Restoration Game is, of course, nominated for the Prometheus Award. It's very well written, and has at least a modicum of science fiction (which gives it an edge over Stephenson's Reamde). The libertarian elements are subtle—There's a popular revolution going on in the background, and government agents are trying to stop Lucy's progress. Lucy isn't explicitly libertarian, but libertarians will like her; she's a strong, responsible individual, trying to make her own way. There isn't a prominent struggle with important libertarian themes, though those seem to be generally lacking in this year's nominees. It's definitely worth a read if you haven't overdone the MMORPG-influenced genre yet.
Sunday, January 08, 2012
Vernor Vinge: The Children of the Sky
Vernor Vinge's The Children of the Sky is a sequel to his wonderful A Fire Upon the Deep. In this novel, we visit the home world of the Tines, a dog-like species who only achieve sentience when melded into packs of 3 to about 6. The main human characters are the children of a group of scientists who found a way to engender a widespread Slow Zone, where higher technology and FTL isn't possible, in order to slow the advance of the Blight, a malignant entity bent on a civilization-wide attack. The humans have been revived from cold sleep by various tine factions, and are trying to understand the galactic context that left them abandoned and possibly vulnerable in the Slow Zone. A few of them remember what life was like on a research station, and there is much recrimination and internecine battling among the maturing adolescents. At the same time, the Tines have their own politics and factions, some of whom are ruthless. They also only have second hand knowledge of the higher technology that was lost, and are jealous to be the first to invent useful tools and weapons.

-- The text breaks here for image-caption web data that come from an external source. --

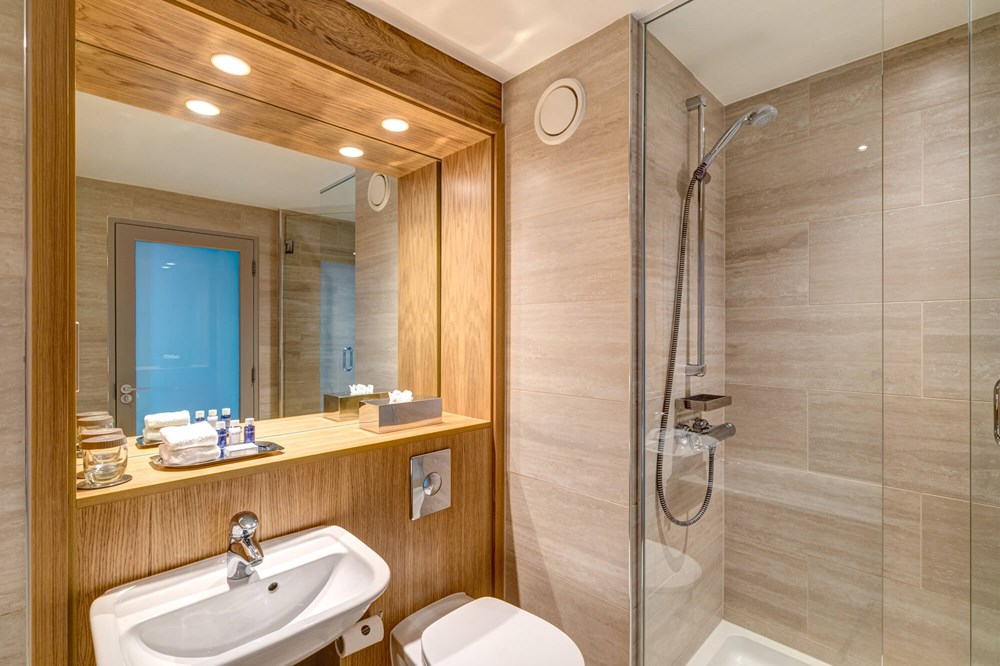 Family Room bathroom with walk-in shower at Apex City Quay Hotel & Spa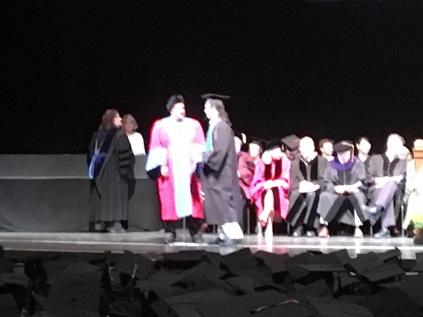 Adam receiving his diploma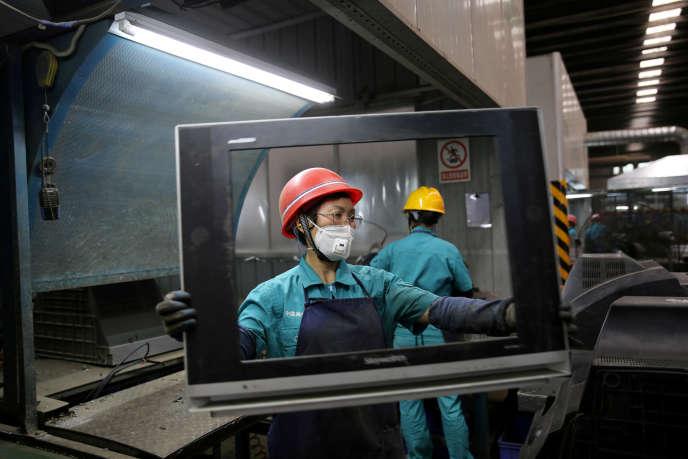 Des travailleurs démantèlent des téléviseurs, à Neijiang, dans la province chinoise du Sichuan, le 11 juin.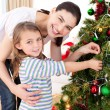 Mother and daughter at home at Christmas time — Stock Photo #10826974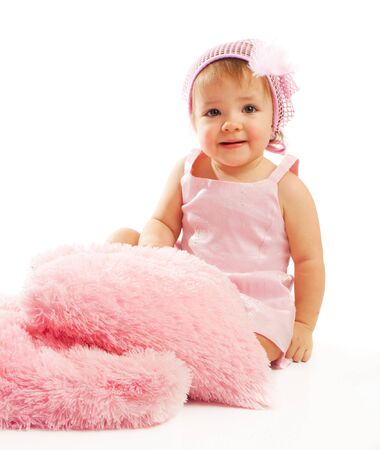 Baby girl sitting with pink fluffy pillows photo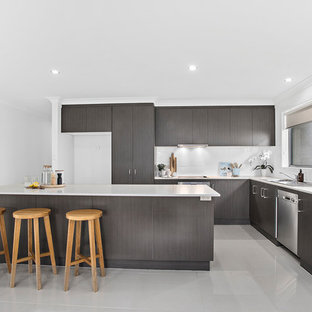 Inspiration for a beach style l-shaped kitchen in Other with a drop-in sink, flat-panel cabinets, grey cabinets, white splashback, stainless steel appliances, with island, grey floor and white benchtop.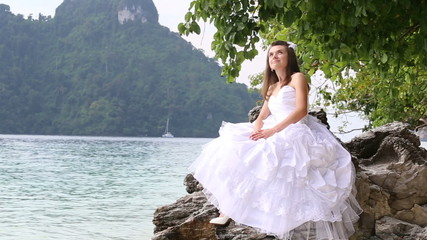 brunette beautiful bride sits on rock smiles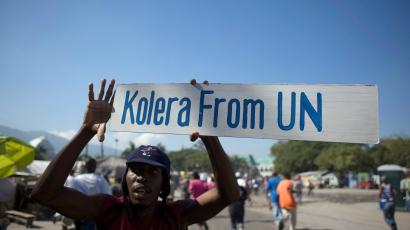 FILE PHOTO - A protester holds up a sign during a demonstration against the UN mission in downtown Port-au-Prince November 18, 2010. Reuters/Allison Shelley/File Photo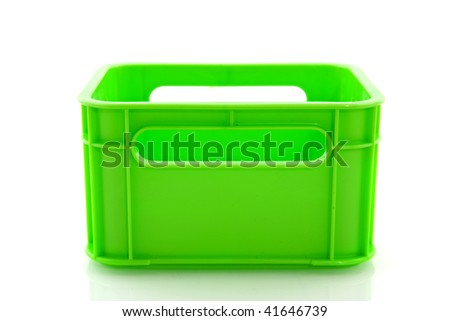 Empty green plastic fluor crate isolated over white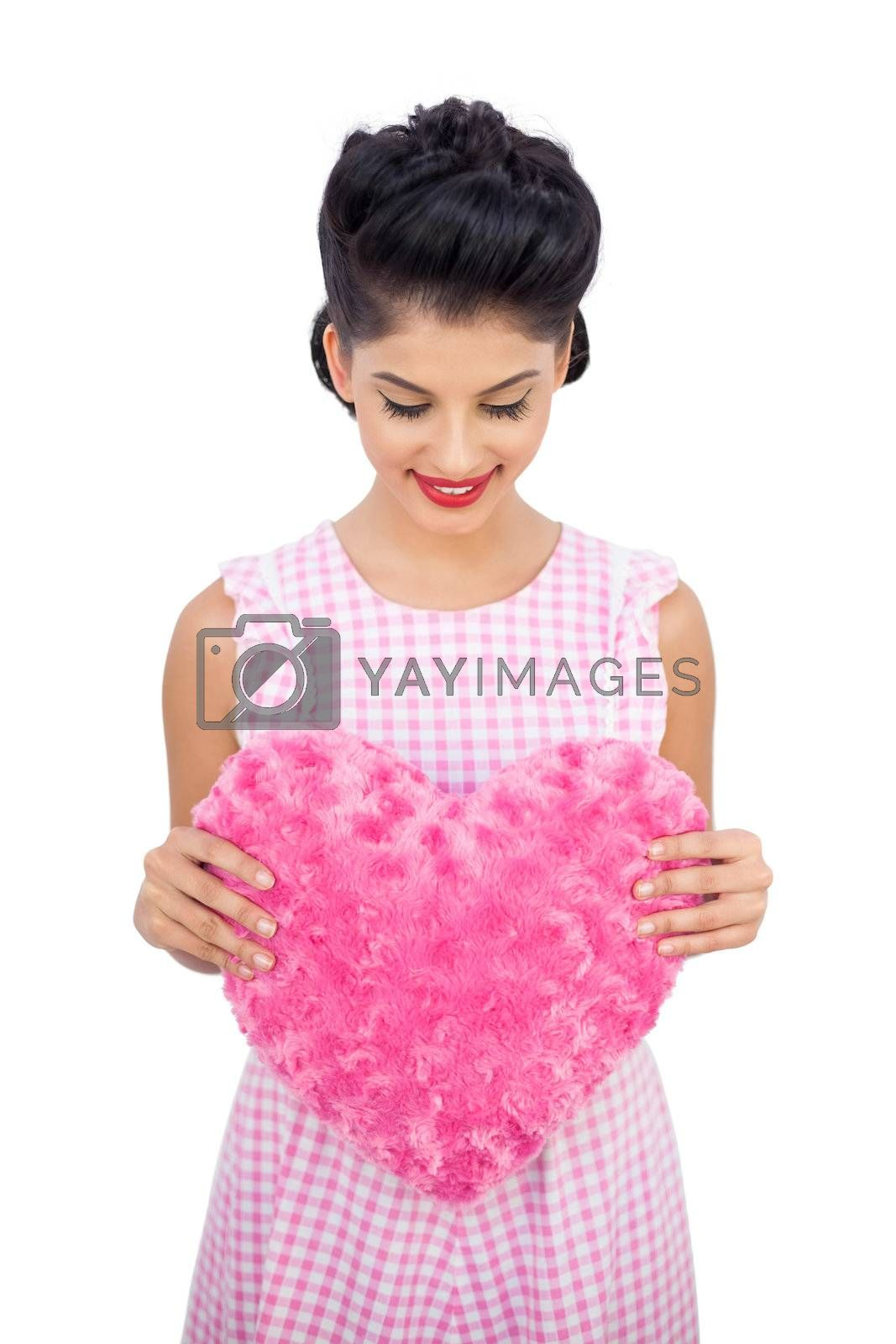 Pleased black hair model holding a pink heart shaped pillow by Wavebreakmedia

Vinge is a master a depicting truly alien characters, and keeping them true to the characteristics he assigns them. The Tines are individually quite incapable, and don't function well when in close proximity to Tines other than their their own small pack. In this story, we also get to see that the Tropical Choir, which is a super-pack of millions of Tines, somehow manages to operate somewhat cohesively, to the surprise of the northern Tines. Individual packs of Tines have distinct personalities, and can plan and make and keep agreements. When they lose members, it's a lot like aphasic people, with distinct skills and knowledge getting lost. Some Tines and humans explore various approaches to sidestep these problems, but the alternatives have drawbacks that are often worse.

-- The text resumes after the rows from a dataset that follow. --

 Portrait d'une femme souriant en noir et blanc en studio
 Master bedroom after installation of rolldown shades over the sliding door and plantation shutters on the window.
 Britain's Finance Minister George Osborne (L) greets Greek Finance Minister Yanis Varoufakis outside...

Children of the Sky is a nominee for this year's Prometheus award, and it may be the best written of this year's novels, but the libertarian elements are hard to spot. The Tines don't have an organized government, and no one seems to collect taxes. It's hard to say that they have a well-functioning spontaneous order, since there's little commerce to be seen, even though Tycoon is portrayed as a successful and innovative businessman. (Also, he/they seems to operate sweatshop-style factories, and imprisons and tortures rivals.)

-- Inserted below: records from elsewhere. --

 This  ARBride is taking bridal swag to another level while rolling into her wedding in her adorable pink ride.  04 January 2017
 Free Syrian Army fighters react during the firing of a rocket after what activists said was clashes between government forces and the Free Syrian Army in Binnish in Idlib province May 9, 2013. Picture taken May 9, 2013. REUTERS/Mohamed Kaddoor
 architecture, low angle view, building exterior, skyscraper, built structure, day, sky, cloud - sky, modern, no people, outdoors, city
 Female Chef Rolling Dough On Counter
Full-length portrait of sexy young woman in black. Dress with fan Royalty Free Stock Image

Since the story takes place entirely on one backwoods planet in the slow zone in Vinge's enormous universe, the scope is necessarily narrow, so the implications for galactic civilization that we're used to in Vinge's stories in this universe are missing. The story is still one of adventure, intrigue, invention, progress and loyalty. The way that Tine packs can change attitude, knowledge, and alliance when they gain or lose members gives Vinge unusual opportunities for plot twists. It's definitely a fun read. Whether you like Vinge, or haven't yet seen how he can bring an alien civilization to life, you'll enjoy this.